Adelin
Adelin

Reputation: 18931

How to define resource limits and calculate consumption when deploying applications in Kubernetes?

I am trying to deploy a simple zookeeper ensemble following the tutorial from the official Kubernetes website. The tutorial states that I need

a cluster with at least four nodes and each node requires at least 2 CPUs and 4 GiB of memory.

I ignored this fact and created a cluster with 3 nodes of n1-standard-1 (1 vCPU, 3.73 GB Memory) When I tried to apply .yaml file

apiVersion: v1
kind: Service
metadata:
  name: zk-hs
  labels:
    app: zk
spec:
  ports:
    - port: 2888
      name: server
    - port: 3888
      name: leader-election
  clusterIP: None
  selector:
    app: zk
---
apiVersion: v1
kind: Service
metadata:
  name: zk-cs
  labels:
    app: zk
spec:
  ports:
    - port: 2181
      name: client
  selector:
    app: zk
---
apiVersion: policy/v1beta1
kind: PodDisruptionBudget
metadata:
  name: zk-pdb
spec:
  selector:
    matchLabels:
      app: zk
  maxUnavailable: 1
---
apiVersion: apps/v1
kind: StatefulSet
metadata:
  name: zk
spec:
  selector:
    matchLabels:
      app: zk
  serviceName: zk-hs
  replicas: 3
  updateStrategy:
    type: RollingUpdate
  podManagementPolicy: OrderedReady
  template:
    metadata:
      labels:
        app: zk
    spec:
      affinity:
        podAntiAffinity:
          requiredDuringSchedulingIgnoredDuringExecution:
            - labelSelector:
                matchExpressions:
                  - key: "app"
                    operator: In
                    values:
                      - zk
              topologyKey: "kubernetes.io/hostname"
      containers:
        - name: kubernetes-zookeeper
          imagePullPolicy: Always
          image: "k8s.gcr.io/kubernetes-zookeeper:1.0-3.4.10"
          resources:
            requests:
              memory: "1Gi"
              cpu: "0.5"
          ports:
            - containerPort: 2181
              name: client
            - containerPort: 2888
              name: server
            - containerPort: 3888
              name: leader-election
          command:
            - sh
            - -c
            - "start-zookeeper \
          --servers=3 \
          --data_dir=/var/lib/zookeeper/data \
          --data_log_dir=/var/lib/zookeeper/data/log \
          --conf_dir=/opt/zookeeper/conf \
          --client_port=2181 \
          --election_port=3888 \
          --server_port=2888 \
          --tick_time=2000 \
          --init_limit=10 \
          --sync_limit=5 \
          --heap=512M \
          --max_client_cnxns=60 \
          --snap_retain_count=3 \
          --purge_interval=12 \
          --max_session_timeout=40000 \
          --min_session_timeout=4000 \
          --log_level=INFO"
          readinessProbe:
            exec:
              command:
                - sh
                - -c
                - "zookeeper-ready 2181"
            initialDelaySeconds: 10
            timeoutSeconds: 5
          livenessProbe:
            exec:
              command:
                - sh
                - -c
                - "zookeeper-ready 2181"
            initialDelaySeconds: 10
            timeoutSeconds: 5
          volumeMounts:
            - name: datadir
              mountPath: /var/lib/zookeeper
      securityContext:
        runAsUser: 1000
        fsGroup: 1000
  volumeClaimTemplates:
    - metadata:
        name: datadir
      spec:
        accessModes: [ "ReadWriteOnce" ]
        resources:
          requests:
            storage: 10Gi

And of course, I got the error PodUnschedulable

In this file, I cloud not find anything that says that I need a cluster of 4 nodes and with 2 CPUs and 4G Ram.
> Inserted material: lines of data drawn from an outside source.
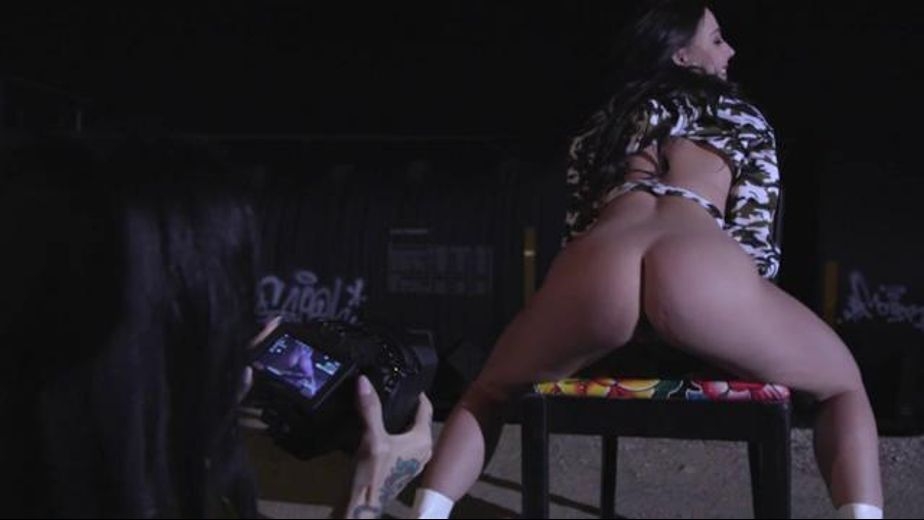 Anal Sex Threeway On A Dirt Road, starring Joanna Angel and Whitney Wright, produced by Adult Time. Video Categories: Gonzo, Threeway and Anal.
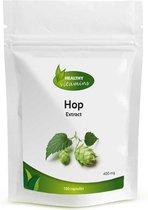 Hop extract - 100 capsules - Vitaminesperpost.nl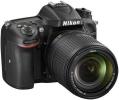 Nikon D7200 Review thumbnail
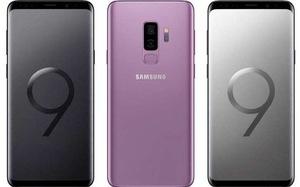 Trước giờ ra mắt Galaxy S9: Nhìn lại các đời Galaxy S của Samsung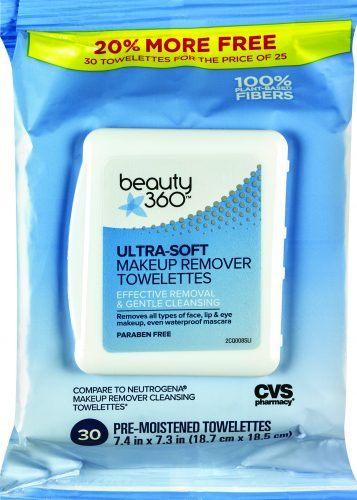 CVS Makeup Remover Cleansing Cloth Towelettes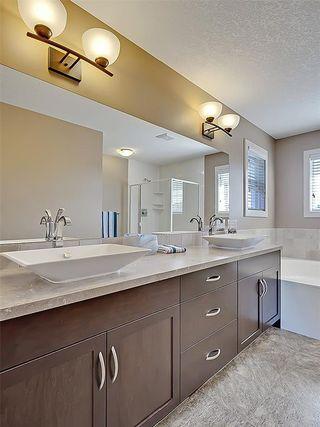 Photo 37: 353 SILVERADO Boulevard SW in Calgary: Silverado House for sale : MLS®# C4125629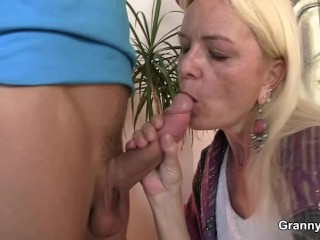 Old blonde granma rides his massive meat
So:

Upvotes: 2

Views: 772

Answers (2)

Abdennour TOUMI
Abdennour TOUMI

Reputation: 93163

By default, a kubernetes nodes will not come empty. Instead, it has running processes before even running your apps workload:

  • kubelet is running ( in each node)
  • kube-proxy is running as daemonset ( in each node)
  • container-runtime (Docker) is running in each node
  • other daemonset can be running (like aws-node DS in the case of EKS..).

We are here discussing Worker Nodes not Masters.
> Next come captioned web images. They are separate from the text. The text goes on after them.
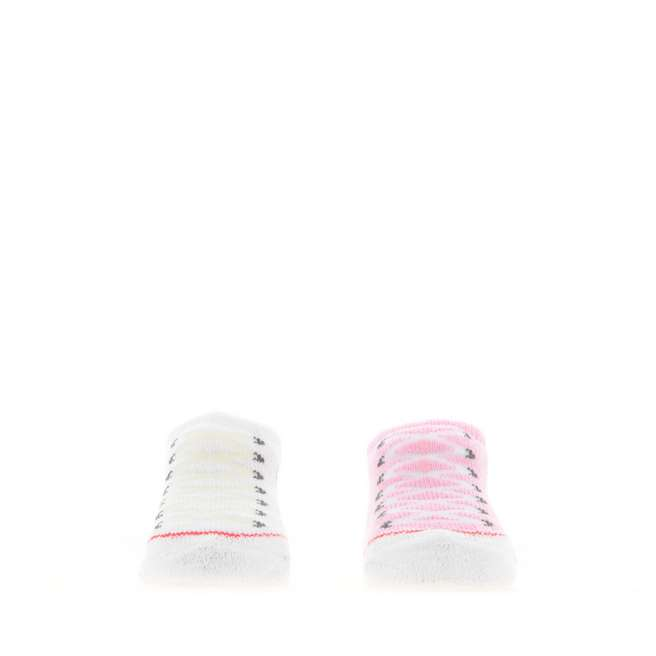 Converse Chuck Taylor Knit Booties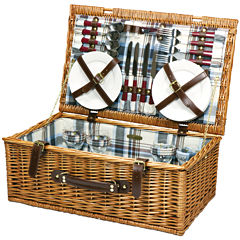 Picnic Time® Newbury Picnic Basket for Four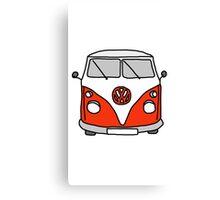 VW camper red Canvas Print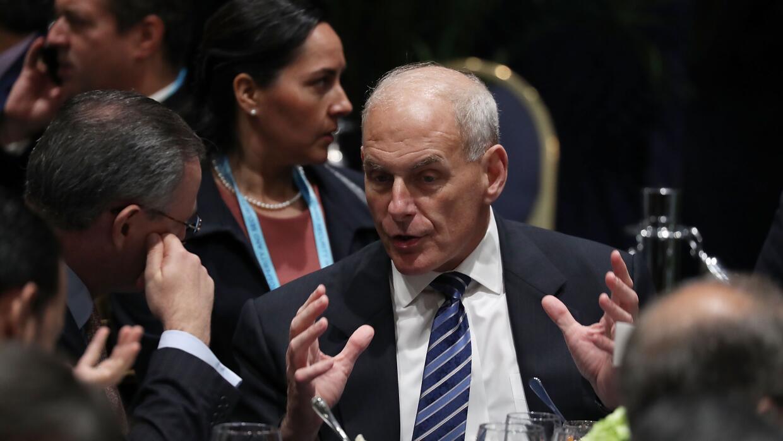 El secretario de Seguridad Nacional, John Kelly, en Miami durante la con...
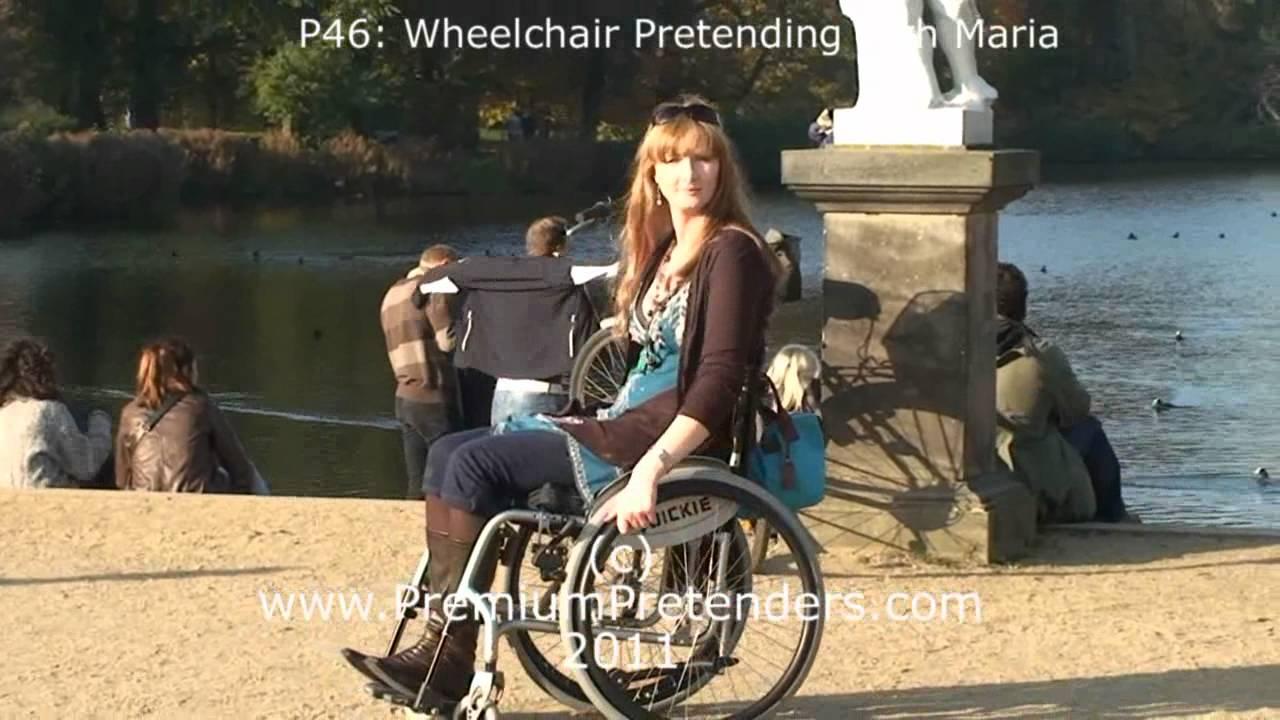 Fucking A Girl In Wheelchair - Nu Porn-1474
So imagine all that, you will end up by choosing a respectful resources for each Node.

Not all Nodes must be with the same size. However you decide which size you need according to the type of your apps :

  • If your apps eats memory more than CPUs (Like Java Apps), you will need to choose Node of [2CPU, 8GB] is better than [4CPUs, 8GB].

  • If your apps eats CPUs more than memory (Like ML workload), you will need to choose the opposite; computing-optimized instances.

  • The golden rule 🏆 is to calculate the whole capacity is better than looking into the individual capacity for each node.

This means 3 large nodes might be better than 4 medium nodes in term of cost but also in term of the best usage of capacity.

enter image description here

As conclusion, Node resource must be:

  • no less than 2 CPUs
  • no less than 4GB memory

Otherwise, you should expect capacity issues.


Now, we reach the half of the answer: Identify the capacity of the cluster.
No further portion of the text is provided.